Pumpkin is high in carbohydrates called polysaccharides, which have been studied for their blood sugar regulating potential. Treatments with pumpkin extracts and powders have been shown to significantly lower blood sugar levels in both human and animal studies.
However, more studies are needed to determine how whole pumpkin, when eaten roasted or steamed, can benefit blood sugar.
Research has shown that eating nuts can be an effective way to help regulate blood sugar levels.
A study of 25 people with type 2 diabetes showed that consuming peanuts and almonds throughout the day as part of a low-carbohydrate diet reduced blood sugar levels both fasting and after meals.
In addition, a review found that diets emphasizing nuts with an average daily intake of 2 ounces (56 grams) significantly reduced fasting blood sugar and hemoglobin A1c (HbA1c), a marker of long-term blood sugar control, compared to a control diet, in people with type 2 diabetes.
5. Beans and lentils
Beans and lentils are rich in nutrients, such as magnesium, fiber, and protein, which can help lower blood sugar. They are particularly high in soluble fiber and resistant starch, which aid in slow digestion, and may improve blood sugar response after eating.

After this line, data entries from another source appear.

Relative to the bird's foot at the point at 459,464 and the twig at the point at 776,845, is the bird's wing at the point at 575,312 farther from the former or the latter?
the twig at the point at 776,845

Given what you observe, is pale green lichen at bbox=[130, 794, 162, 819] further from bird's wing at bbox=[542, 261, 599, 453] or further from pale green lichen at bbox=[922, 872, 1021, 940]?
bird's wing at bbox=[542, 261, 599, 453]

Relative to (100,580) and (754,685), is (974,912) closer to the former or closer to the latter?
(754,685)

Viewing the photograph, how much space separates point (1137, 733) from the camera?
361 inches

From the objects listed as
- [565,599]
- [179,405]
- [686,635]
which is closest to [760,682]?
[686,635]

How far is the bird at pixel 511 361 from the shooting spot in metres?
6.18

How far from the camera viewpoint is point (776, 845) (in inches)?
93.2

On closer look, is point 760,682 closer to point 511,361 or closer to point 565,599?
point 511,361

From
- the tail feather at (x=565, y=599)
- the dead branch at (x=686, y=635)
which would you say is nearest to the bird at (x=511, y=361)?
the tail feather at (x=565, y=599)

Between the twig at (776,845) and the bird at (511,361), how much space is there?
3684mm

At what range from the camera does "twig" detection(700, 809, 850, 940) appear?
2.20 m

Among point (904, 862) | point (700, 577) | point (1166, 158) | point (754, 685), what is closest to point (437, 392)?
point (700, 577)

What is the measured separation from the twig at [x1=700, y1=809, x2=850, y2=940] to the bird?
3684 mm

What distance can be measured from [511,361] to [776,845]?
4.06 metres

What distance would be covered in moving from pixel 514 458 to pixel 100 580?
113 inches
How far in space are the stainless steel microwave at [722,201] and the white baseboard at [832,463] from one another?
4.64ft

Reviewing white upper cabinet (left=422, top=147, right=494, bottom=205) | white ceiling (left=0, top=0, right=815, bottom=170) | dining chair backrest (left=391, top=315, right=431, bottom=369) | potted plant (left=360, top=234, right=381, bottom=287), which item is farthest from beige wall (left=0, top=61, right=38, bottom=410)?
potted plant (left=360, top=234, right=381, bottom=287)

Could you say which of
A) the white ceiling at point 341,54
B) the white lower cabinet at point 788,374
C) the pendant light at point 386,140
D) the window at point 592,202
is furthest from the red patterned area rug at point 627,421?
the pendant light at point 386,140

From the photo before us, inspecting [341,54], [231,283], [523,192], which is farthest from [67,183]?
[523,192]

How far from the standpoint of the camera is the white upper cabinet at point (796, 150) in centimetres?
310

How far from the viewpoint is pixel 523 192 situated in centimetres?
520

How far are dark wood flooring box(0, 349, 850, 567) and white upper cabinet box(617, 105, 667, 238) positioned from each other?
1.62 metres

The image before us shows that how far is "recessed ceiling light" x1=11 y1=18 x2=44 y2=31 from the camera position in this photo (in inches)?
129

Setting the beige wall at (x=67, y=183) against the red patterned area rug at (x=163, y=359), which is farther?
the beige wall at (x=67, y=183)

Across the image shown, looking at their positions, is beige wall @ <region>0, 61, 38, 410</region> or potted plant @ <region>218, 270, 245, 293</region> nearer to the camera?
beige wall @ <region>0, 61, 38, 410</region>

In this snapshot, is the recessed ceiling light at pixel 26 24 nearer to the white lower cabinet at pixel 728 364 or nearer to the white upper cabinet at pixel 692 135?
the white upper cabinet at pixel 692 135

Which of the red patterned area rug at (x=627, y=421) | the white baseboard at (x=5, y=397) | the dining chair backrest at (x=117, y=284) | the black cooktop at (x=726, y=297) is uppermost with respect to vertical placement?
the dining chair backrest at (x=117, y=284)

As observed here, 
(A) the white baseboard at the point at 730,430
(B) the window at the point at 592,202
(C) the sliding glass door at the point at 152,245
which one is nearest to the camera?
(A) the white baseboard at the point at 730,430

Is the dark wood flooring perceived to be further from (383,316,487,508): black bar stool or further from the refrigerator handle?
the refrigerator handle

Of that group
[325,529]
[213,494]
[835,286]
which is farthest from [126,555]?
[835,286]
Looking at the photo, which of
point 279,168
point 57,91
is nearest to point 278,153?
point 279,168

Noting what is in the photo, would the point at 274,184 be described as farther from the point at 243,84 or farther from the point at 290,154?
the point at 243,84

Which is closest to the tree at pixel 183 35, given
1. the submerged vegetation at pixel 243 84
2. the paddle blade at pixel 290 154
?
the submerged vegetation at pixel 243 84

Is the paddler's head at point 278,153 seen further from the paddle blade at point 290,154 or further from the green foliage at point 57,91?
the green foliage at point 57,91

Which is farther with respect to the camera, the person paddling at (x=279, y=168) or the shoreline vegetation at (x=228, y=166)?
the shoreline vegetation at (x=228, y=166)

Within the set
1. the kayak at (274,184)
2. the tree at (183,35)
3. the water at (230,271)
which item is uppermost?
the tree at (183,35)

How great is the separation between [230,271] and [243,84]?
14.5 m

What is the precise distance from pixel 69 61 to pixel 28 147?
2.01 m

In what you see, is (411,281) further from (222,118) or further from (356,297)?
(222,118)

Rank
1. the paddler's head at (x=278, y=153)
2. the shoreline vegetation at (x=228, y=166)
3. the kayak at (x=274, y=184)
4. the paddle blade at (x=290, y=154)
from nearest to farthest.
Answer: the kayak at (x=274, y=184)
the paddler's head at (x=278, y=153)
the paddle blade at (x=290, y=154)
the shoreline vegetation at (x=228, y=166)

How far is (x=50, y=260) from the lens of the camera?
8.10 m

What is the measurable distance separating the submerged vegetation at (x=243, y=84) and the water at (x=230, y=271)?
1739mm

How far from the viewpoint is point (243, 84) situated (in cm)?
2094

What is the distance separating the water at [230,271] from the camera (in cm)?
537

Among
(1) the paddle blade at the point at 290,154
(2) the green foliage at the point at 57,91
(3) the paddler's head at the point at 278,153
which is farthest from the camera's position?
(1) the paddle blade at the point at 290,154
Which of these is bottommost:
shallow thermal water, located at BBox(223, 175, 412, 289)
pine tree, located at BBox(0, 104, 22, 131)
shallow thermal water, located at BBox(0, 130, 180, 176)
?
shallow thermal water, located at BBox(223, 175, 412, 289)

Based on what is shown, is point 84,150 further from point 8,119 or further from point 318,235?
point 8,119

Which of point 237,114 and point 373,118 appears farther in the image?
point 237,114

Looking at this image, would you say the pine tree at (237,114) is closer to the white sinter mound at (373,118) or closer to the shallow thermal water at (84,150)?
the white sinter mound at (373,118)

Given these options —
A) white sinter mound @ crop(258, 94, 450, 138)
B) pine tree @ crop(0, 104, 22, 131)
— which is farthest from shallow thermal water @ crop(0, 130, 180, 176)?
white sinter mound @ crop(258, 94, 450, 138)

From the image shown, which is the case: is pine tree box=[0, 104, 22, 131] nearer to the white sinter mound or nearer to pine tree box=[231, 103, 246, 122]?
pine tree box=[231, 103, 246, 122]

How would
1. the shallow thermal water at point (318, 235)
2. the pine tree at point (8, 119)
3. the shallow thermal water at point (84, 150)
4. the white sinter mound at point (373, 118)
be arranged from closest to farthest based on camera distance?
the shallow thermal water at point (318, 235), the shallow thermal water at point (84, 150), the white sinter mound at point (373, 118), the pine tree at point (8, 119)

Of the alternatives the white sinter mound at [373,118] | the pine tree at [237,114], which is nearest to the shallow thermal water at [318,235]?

For example, a study of 12 women showed that adding black beans or chickpeas to a meal with rice significantly reduced blood sugar levels after the meal compared to eating rice alone.
Other studies have shown that eating beans and lentils may not only benefit blood sugar regulation, but also possibly help protect against the development of diabetes.
Following a healthy dietary pattern is essential for optimal blood sugar control.
Whether you have prediabetes, diabetes or want to reduce your risk of developing these conditions, including the foods listed above as part of a nutritious diet can help lower your blood sugar levels.
However, keep in mind that your overall dietary intake, as well as factors such as your activity level and body weight, are more important in optimizing blood sugar control and protection against chronic disease.